# Update!  "Birds of Prey" coming to UK Channel CNX 6/7 May 2003



## Tabitha (Apr 27, 2003)

*Updated! "Birds of Prey" coming to UK Channel CNX 6/7 May*

I can't find any confirmation of this, and I don't watch the channel, so I won't have caught any promos.  Has anyone?

I think the channel shows a lot of anime and animation, so this show could seem a bit out of place, but it is a superhero show, so maybe it'll fit right in.

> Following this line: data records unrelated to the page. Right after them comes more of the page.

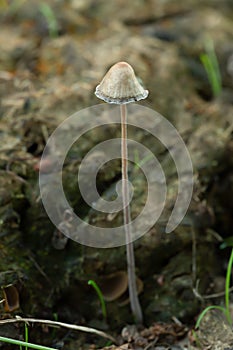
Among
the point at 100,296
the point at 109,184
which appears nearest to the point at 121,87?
the point at 109,184

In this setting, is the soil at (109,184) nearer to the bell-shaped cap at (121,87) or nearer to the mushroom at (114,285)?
the mushroom at (114,285)

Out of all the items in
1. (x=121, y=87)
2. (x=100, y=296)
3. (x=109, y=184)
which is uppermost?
(x=121, y=87)

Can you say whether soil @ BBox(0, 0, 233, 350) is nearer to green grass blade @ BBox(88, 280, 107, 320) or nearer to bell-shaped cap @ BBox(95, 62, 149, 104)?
green grass blade @ BBox(88, 280, 107, 320)

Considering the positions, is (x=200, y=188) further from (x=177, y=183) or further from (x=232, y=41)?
(x=232, y=41)

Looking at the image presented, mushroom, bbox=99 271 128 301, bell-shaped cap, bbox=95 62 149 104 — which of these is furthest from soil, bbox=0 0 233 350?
bell-shaped cap, bbox=95 62 149 104

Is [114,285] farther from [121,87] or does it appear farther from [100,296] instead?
[121,87]

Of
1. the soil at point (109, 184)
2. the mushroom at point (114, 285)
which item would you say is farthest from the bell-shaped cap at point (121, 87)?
the mushroom at point (114, 285)

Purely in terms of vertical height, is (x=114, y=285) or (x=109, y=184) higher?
(x=109, y=184)

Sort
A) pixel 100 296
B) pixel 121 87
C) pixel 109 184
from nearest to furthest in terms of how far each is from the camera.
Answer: pixel 121 87, pixel 100 296, pixel 109 184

Anyone know for sure whether this is happening?
I caught the pilot of Birds of Prey a few weeks ago, and was actually pleasantly surprised, it was much better than I had been led to believe, even if it bore little relation to the DC comics source material.


[edited to add:

Just checked the listings at www.radiotimes.co.uk and Birds of Prey started airing on CNX yesterday, Tue 6 May 2003.  There will be an encoure presentation of the premiere episode this evening, Wed 7 May, between midnight and one am on CNX.  

Check it out!


----------



## Tabitha (May 7, 2003)

Just bumping the thread so that those who might be interested in checking out this show will see.


----------



## ray gower (Jul 3, 2003)

I watch it when I get the chance.

The two or three shows I've managed to catch have been quite good. Not too over the top and of course our heroines manage to avoid the gawdy costumes of their predecessors.


----------